She drops her inside shoulder and falls in on circles because she lacks balance, so my uneven hands are actually deliberate to try to lift her inside shoulder.


----------



## Jan1975 (Sep 7, 2015)

I'm glad it's going so well! Congrats!


----------



## blue eyed pony (Jun 20, 2011)

So we sorted out an English saddle (a dressage I've had for a while). It doesn't fit me too great but it fits her ok so it'll do for now. 

She's getting officially measured on Sunday so I'll know precisely how big she is, plus I think she's gone bum high = high probability she's still growing.


----------



## blue eyed pony (Jun 20, 2011)

I'm also practicing tail braiding because I need to - if I want to show her, the standard of presentation in the Thoroughbred ring is incredibly high.


----------



## Jan1975 (Sep 7, 2015)

Wow, nice job on the braid! The saddle looks nice on her, too!


----------



## ellygraceee (May 26, 2010)

Sorry, a touch off topic, but did you post the picture of your tail braid in a big Australian horsey facebook group a few days ago? I swear I've seen this picture before! 

Also, lovely mare! I love her colour!


----------



## JulieG (Jun 25, 2013)

Nice braiding!


----------



## blue eyed pony (Jun 20, 2011)

I did! It's a fabulous group. I'm not a showie so presentation is a huge mystery to me, in showjumping if your horse is clean and plaited, and your tack is clean, and everything matches, you're better presented than 75% or more of other competitors

She was super well behaved for measuring!

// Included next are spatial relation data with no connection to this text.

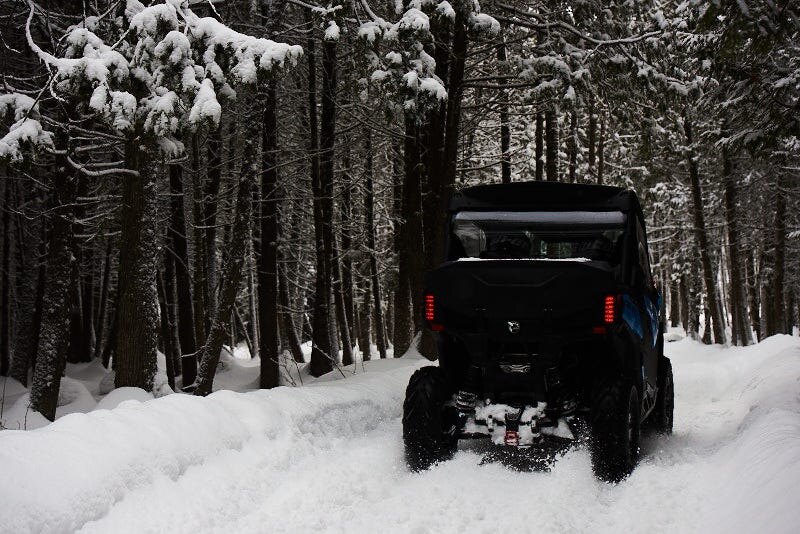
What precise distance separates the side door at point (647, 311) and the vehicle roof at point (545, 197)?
42cm

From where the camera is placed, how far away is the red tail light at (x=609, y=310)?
19.9 feet

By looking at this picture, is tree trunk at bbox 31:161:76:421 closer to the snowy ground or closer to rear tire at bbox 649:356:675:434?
the snowy ground

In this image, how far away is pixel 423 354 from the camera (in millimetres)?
14297

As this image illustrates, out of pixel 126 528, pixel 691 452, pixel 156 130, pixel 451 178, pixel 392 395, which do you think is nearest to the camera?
pixel 126 528

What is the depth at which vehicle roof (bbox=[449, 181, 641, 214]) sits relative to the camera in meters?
7.12

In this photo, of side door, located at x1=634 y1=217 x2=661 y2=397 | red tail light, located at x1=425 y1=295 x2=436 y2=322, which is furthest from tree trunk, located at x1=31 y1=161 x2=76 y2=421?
side door, located at x1=634 y1=217 x2=661 y2=397

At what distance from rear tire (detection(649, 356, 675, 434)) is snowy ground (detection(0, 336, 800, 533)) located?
51 centimetres

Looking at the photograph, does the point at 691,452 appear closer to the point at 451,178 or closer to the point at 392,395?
the point at 392,395

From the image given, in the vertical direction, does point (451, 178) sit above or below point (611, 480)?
above

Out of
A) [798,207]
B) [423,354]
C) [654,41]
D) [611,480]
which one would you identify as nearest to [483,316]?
[611,480]

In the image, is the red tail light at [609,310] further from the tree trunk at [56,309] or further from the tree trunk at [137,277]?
the tree trunk at [56,309]

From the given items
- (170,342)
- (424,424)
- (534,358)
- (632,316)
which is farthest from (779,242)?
(424,424)

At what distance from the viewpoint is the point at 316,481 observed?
19.2 ft

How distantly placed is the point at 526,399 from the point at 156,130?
16.1ft
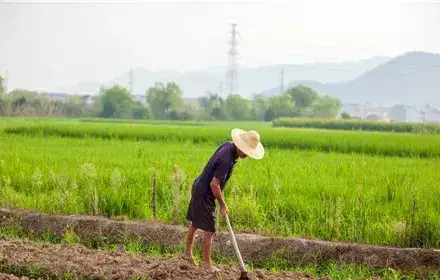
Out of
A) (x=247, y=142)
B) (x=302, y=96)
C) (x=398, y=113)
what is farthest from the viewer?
(x=398, y=113)

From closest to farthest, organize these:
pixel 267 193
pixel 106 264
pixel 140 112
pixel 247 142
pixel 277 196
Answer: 1. pixel 247 142
2. pixel 106 264
3. pixel 277 196
4. pixel 267 193
5. pixel 140 112

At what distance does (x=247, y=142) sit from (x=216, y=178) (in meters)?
0.38

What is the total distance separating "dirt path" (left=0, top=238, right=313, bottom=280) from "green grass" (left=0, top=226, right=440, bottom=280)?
0.10 m

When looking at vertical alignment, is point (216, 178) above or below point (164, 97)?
below

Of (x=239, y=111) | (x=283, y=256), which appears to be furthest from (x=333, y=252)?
(x=239, y=111)

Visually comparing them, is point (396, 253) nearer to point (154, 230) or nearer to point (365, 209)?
point (365, 209)

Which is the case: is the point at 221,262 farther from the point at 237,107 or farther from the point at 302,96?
the point at 302,96

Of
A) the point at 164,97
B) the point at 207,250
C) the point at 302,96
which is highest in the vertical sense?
the point at 302,96

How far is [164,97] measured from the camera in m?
72.0

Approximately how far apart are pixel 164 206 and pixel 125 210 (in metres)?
0.51

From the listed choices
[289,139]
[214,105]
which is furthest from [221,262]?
[214,105]

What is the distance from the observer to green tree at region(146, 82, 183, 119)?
2805 inches

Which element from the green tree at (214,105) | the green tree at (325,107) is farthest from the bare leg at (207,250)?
the green tree at (325,107)

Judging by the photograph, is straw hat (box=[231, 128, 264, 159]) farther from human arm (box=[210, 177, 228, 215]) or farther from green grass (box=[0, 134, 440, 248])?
green grass (box=[0, 134, 440, 248])
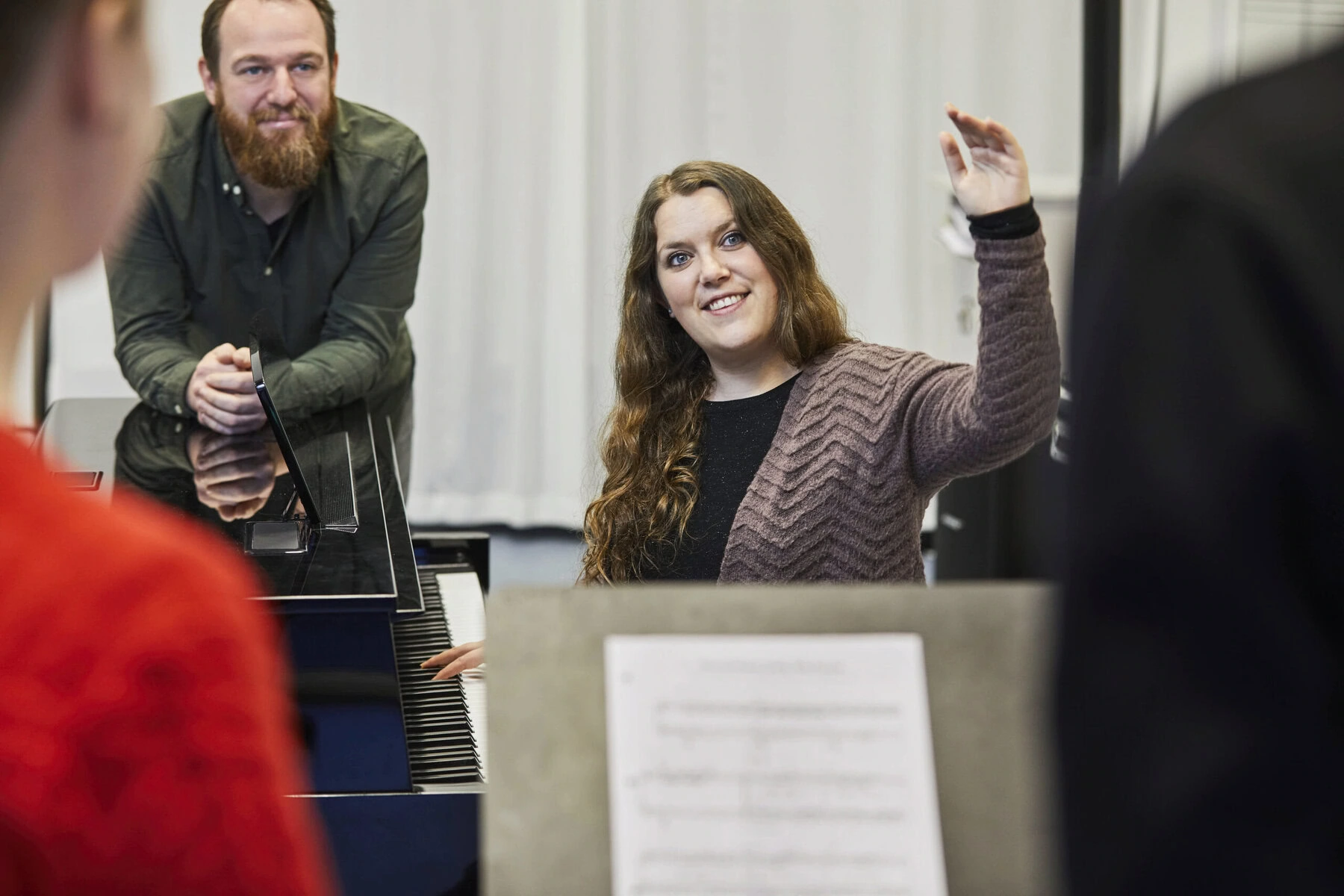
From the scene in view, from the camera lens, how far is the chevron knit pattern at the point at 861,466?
1956 mm

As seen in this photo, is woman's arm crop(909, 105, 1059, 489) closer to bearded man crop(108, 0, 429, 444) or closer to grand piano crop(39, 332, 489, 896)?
grand piano crop(39, 332, 489, 896)

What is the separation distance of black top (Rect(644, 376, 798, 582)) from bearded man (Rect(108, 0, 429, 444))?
105 centimetres

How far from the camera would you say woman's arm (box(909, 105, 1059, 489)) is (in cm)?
177

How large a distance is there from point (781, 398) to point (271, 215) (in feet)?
4.99

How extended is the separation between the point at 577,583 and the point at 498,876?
1.22m

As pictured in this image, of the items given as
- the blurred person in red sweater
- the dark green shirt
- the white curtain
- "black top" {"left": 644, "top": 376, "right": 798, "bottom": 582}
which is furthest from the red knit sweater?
the white curtain

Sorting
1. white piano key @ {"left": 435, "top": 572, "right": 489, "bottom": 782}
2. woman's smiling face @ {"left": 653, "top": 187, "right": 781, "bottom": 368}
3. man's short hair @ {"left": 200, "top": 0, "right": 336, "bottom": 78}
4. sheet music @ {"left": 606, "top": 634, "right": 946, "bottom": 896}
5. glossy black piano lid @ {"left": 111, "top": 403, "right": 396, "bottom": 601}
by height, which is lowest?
white piano key @ {"left": 435, "top": 572, "right": 489, "bottom": 782}

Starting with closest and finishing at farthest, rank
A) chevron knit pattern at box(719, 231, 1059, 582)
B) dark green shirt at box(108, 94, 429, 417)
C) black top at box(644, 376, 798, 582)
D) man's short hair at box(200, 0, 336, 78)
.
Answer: chevron knit pattern at box(719, 231, 1059, 582) → black top at box(644, 376, 798, 582) → dark green shirt at box(108, 94, 429, 417) → man's short hair at box(200, 0, 336, 78)

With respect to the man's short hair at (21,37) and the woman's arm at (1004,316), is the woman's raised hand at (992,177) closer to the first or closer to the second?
the woman's arm at (1004,316)

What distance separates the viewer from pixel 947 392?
196 cm

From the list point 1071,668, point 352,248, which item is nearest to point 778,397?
point 352,248

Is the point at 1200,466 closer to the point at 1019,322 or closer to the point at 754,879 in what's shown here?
the point at 754,879

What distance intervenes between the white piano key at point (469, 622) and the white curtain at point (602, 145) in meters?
2.63

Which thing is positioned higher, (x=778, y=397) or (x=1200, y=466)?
(x=1200, y=466)
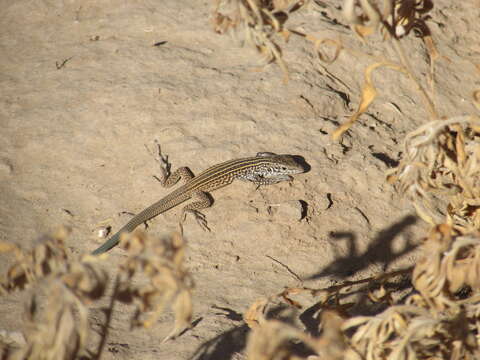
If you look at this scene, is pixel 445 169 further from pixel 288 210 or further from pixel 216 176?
pixel 216 176

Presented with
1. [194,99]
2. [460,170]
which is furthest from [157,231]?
[460,170]

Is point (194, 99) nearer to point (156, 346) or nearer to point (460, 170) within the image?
point (156, 346)

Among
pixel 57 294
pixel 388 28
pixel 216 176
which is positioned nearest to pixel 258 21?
pixel 388 28

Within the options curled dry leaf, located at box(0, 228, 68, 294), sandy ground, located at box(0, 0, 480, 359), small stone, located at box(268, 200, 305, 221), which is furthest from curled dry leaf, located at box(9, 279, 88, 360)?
small stone, located at box(268, 200, 305, 221)

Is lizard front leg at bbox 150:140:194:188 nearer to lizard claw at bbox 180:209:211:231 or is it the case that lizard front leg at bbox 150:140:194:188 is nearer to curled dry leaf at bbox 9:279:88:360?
lizard claw at bbox 180:209:211:231

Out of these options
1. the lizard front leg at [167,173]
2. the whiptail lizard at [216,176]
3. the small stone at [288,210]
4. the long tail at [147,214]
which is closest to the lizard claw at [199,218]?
the whiptail lizard at [216,176]

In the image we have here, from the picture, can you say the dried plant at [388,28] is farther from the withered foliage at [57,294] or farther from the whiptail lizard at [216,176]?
the whiptail lizard at [216,176]
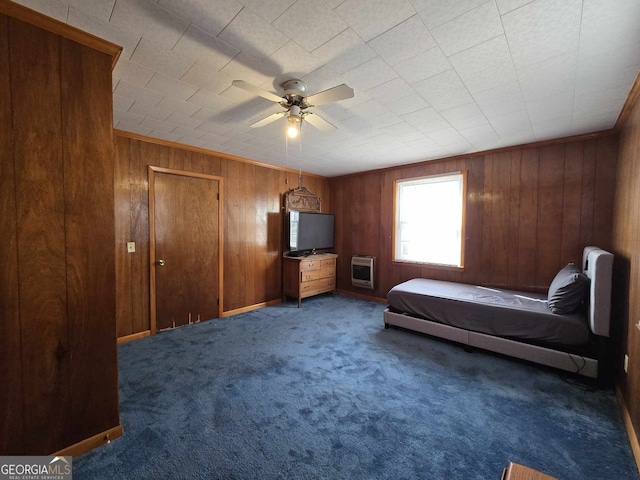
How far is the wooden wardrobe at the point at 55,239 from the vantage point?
4.60 feet

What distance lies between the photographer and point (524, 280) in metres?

I'm really proud of her. She tried so so hard. 

Turns out she is in fact only 16.1 - which surprised me a little bit because I'd have sworn she was markedly bigger than the farm owner's show horse (who is officially measured at 16.1 1/4) but the measuring stick doesn't lie!

We'll be watching a showjumping competition next weekend and there's a strong possibility we'll be going to the beach as well. Super keen!


----------